• **Bijgevoegde tekst**:
────
De sterke centralisatie bleek geen succes. De Staatsregelingen van 1801 en 1805 gaven daarom enige zelfstandigheid aan de gemeenten terug. Ook kwam daarin voor het eerst een scheiding tussen de rechtsmacht en de bestuurlijke taken tot stand. Slechts het voorzitterschap van het gemeentebestuur en het plaatselijk gerecht bleef tot 1811 in handen van één persoon, de drost, die onder het Koninkrijk Holland (1806-1810) baljuw werd genoemd. In Idaarderadeel werd deze functie achtereenvolgens door Jetze van Sminia (1802-1806) en Sybrand van Haersma (1806-1811) bekleed.
────
• **Aangeleverde gegevens**:
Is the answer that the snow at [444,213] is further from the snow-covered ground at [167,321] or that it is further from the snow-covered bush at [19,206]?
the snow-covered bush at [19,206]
────
Neem de tekst over het gemeentebestuur in Idaarderadeel volledig en letterlijk over. De gegevens zijn afkomstig uit een andere bron.

• **Resultaat opdracht**:
De sterke centralisatie bleek geen succes. De Staatsregelingen van 1801 en 1805 gaven daarom enige zelfstandigheid aan de gemeenten terug. Ook kwam daarin voor het eerst een scheiding tussen de rechtsmacht en de bestuurlijke taken tot stand. Slechts het voorzitterschap van het gemeentebestuur en het plaatselijk gerecht bleef tot 1811 in handen van één persoon, de drost, die onder het Koninkrijk Holland (1806-1810) baljuw werd genoemd. In Idaarderadeel werd deze functie achtereenvolgens door Jetze van Sminia (1802-1806) en Sybrand van Haersma (1806-1811) bekleed.